In Table 1 we show and give a brief overview of the fourteen genes analyzed by our group. These genes relative expressions, given by a red:green ratio are shown in Table 2 found in the results section of this web poster. Particularly interesting to this study is the relation between zms2 and zms1 mutant and wildtype genes. The wildtype expresses more than the mutant in both zms1 and zms2.  This is expected because these were the two genes that were knocked out for the microarray analysis.  All of the other genes also showed this pattern of higher wild type expression compared to the mutant. 

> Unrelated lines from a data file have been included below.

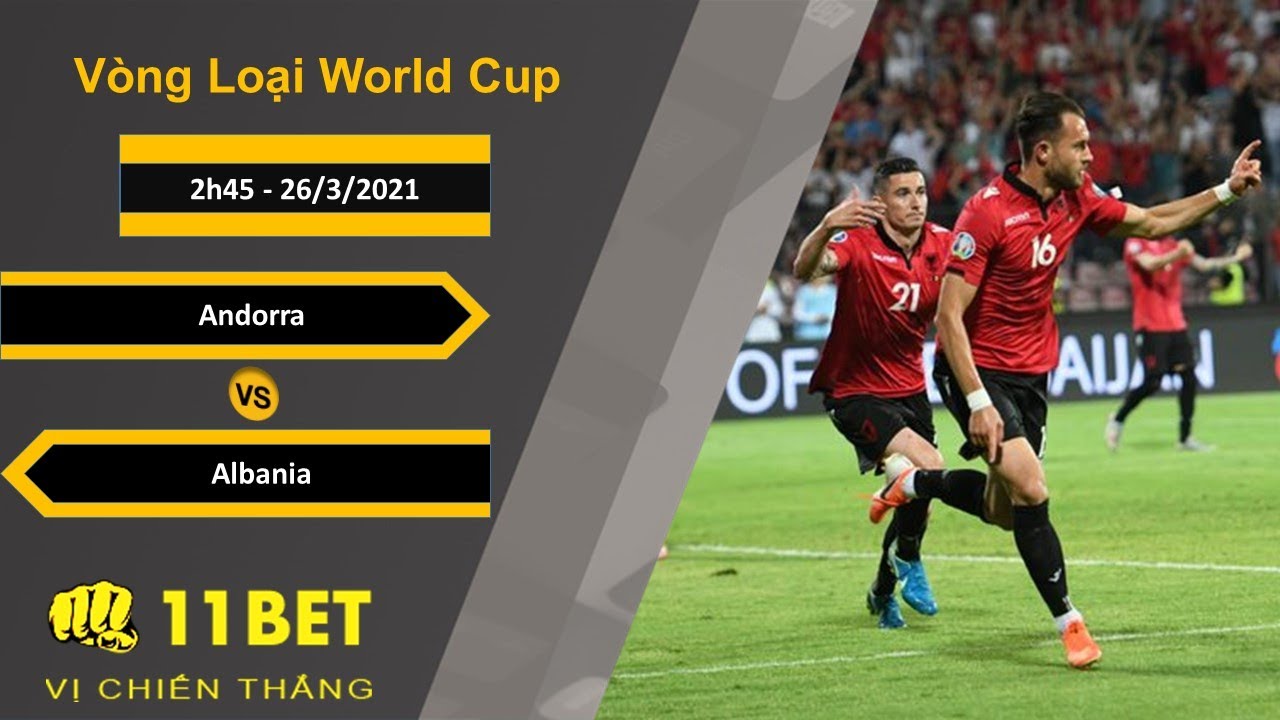 Soi kèo Andorra vs Albania, 2h45, 26/3/2021 - 11BET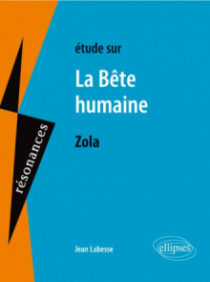 Zola, La Bête humaine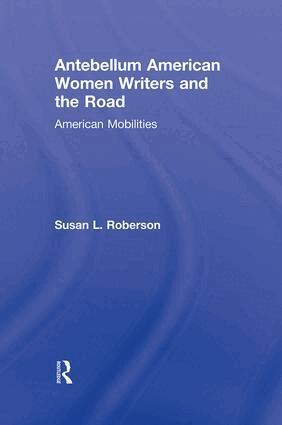 Susan L. Roberson - Antebellum American Women Writers and the Road, Inbunden. Tillgänglighet: Lägg i varukorg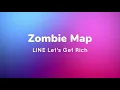 Lagu LINE Let's Get Rich Zombie Map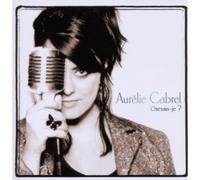 Cabrel, Aurelie - Oserais-Je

In Image 5, we clustered all of the genes in Table 2 with other slides using hierarchical clustering.  Slides #107 and #131 were used for the comparisons.  The group that we formed from these did not show as many correlations between the genes as we had expected.  However, ZMS1 expressed similarly to three of the other genes, although it did not for the ZMS2 and ZWF1 genes.  We can conclude that the ZMS1 gene may be in the same area of the genome as the three genes that were similar.  It might be possible to conclude that the ZMS1 gene does not have an effect on the expression of ZWF1, as hypothesized.  However, further microarray analyses would need to be performed to further accept this conclusion.  Nowadays, it takes upwards of 8 microarrays for a researcher to be published and have his or her data recognized because of the difficulty in obtaining accurate results.

To improve upon these results, we would want to take the precautions mentioned in the first paragraph to ensure that the RNA is not contaminated.  If the results wanted to be futher examined then more microarrays should be performed on this data.  It would also be interesting to knock out some of the other oxidative stress genes to observe their effects on some of the ones chosen.